The Republican path to a classless society

When I was a kid, one of my teachers explained how we lived in a “classless society,” an idea that confused me entirely. The only understanding of the word “class” I’d learned was what I’d picked up from my mom on those occasions when she pointed out people chewing with their mouths open or some guy who failed to offer his seat to her on a crowded bus. “No class,” she’d mutter, “no class at all.”

To be without class was to be a person without grace or manners. So, when that fifth-grade teacher boasted how lucky Americans were to live in a classless society, I wondered why that should make us proud. Still, I saw lots evidence of how true it was. The slobs were everywhere, belching in public, not washing their hands after going to the bathroom, all displaying an appalling lack of class.

Only later did I realize what that teacher had been trying to convey. We weren’t like the Europeans who had strict boundaries separating rich from poor, trapping those in the underclass from ever rising. The USA, she wanted us to believe, was a nation where everyone was able to move fluidly from one status to another, with no ingrained disdain for the poor and no traditional veneration of the rich that made us doff our caps and defer to people who outranked us with sobriquets like “governor” or “your lordship.”
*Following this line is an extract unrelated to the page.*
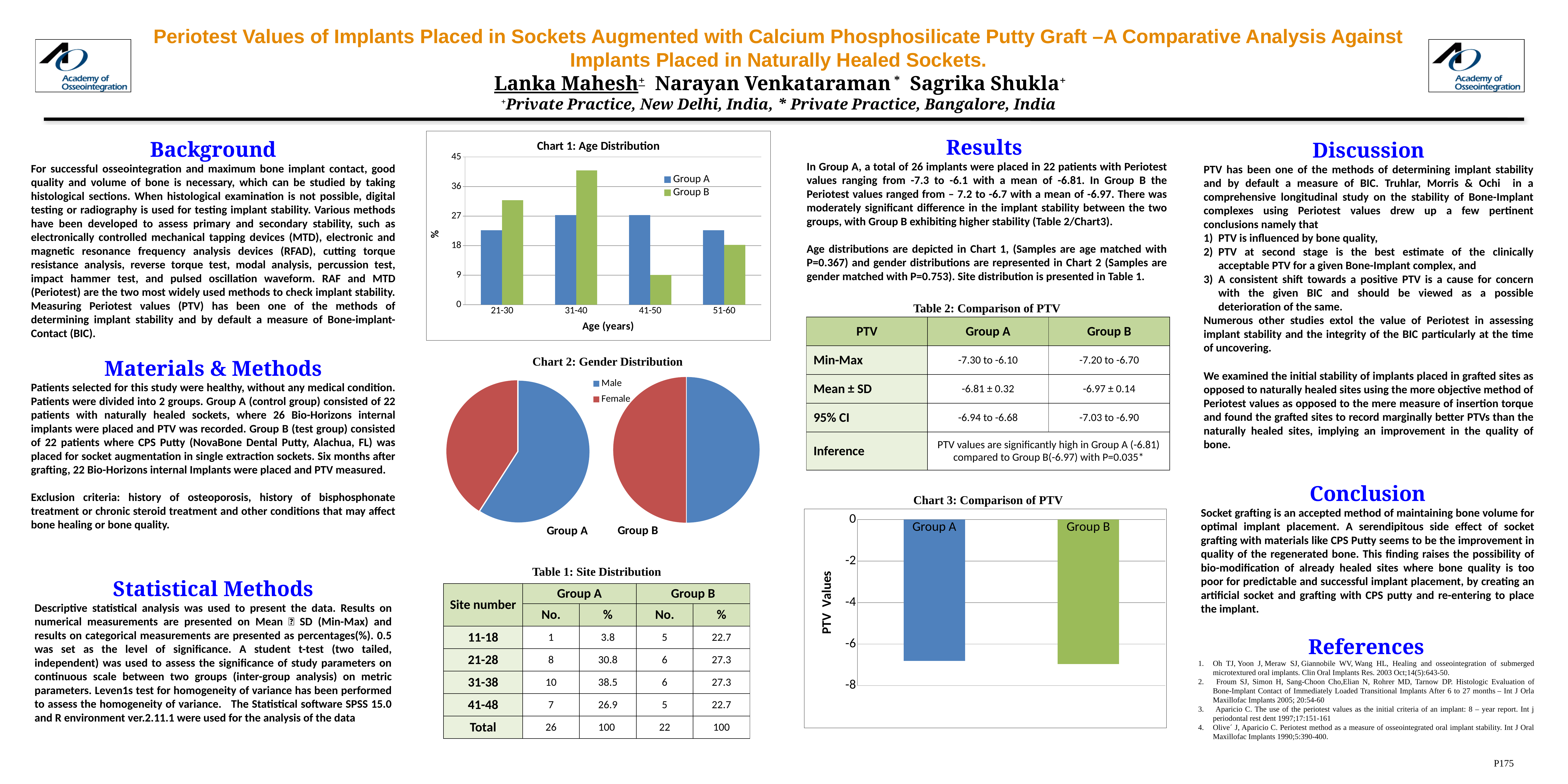
In Chart 1: Age Distribution, is the value for Group B in the 31-40 age group greater or less than 36? greater In Chart 1: Age Distribution, which is larger for the 41-50 age group, Group A or Group B? Group A In Chart 1: Age Distribution, is the value for Group A in the 21-30 age group greater or less than 27? less In Chart 2: Gender Distribution, which slice is larger in the Group A pie, Male or Female? Male What kind of chart is Chart 2: Gender Distribution? pie chart What is the label of the x axis in Chart 1: Age Distribution? Age (years) In Chart 1: Age Distribution, which age group has the highest value for Group B? 31-40 In Chart 1: Age Distribution, how many series does the legend list? 2 In Chart 1: Age Distribution, how many age categories are shown on the x axis? 4 What kind of chart is Chart 1: Age Distribution? bar chart In Chart 3: Comparison of PTV, is the value for Group A greater or less than -4? less In Chart 1: Age Distribution, which age group has the lowest value for Group B? 41-50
Had I not clarified that concept of classlessness, I would be even more confused than I often am, especially when it comes to the class war started by Obama supporters who are, apparently, motivated solely by envy. People who are less class conscious—like Rush Limbaugh and Mitt Romney—don’t see the chasm the dividers keep telling us is there. It’s not haves and have-nots, but a nation of “haves and soon-to-haves,” say Republican egalitarians like Mitch Daniels and Marco Rubio.

As much as I’d like to believe in a society of “haves and soon-to-haves,” my own experience has not borne out the Republican notion of how the goodies get divided. And when. If my “soon-to-have” status isn’t upgraded pretty soon, I’m afraid I’m going to miss my turn altogether.

Some say that people who raise the issue of inequities in the tax code just wish they could be more like Donald Trump. I have no secret desire to emulate The Donald, though it’s surely true that if we were all like him, we’d be a thoroughly classless bunch, in every sense of the word.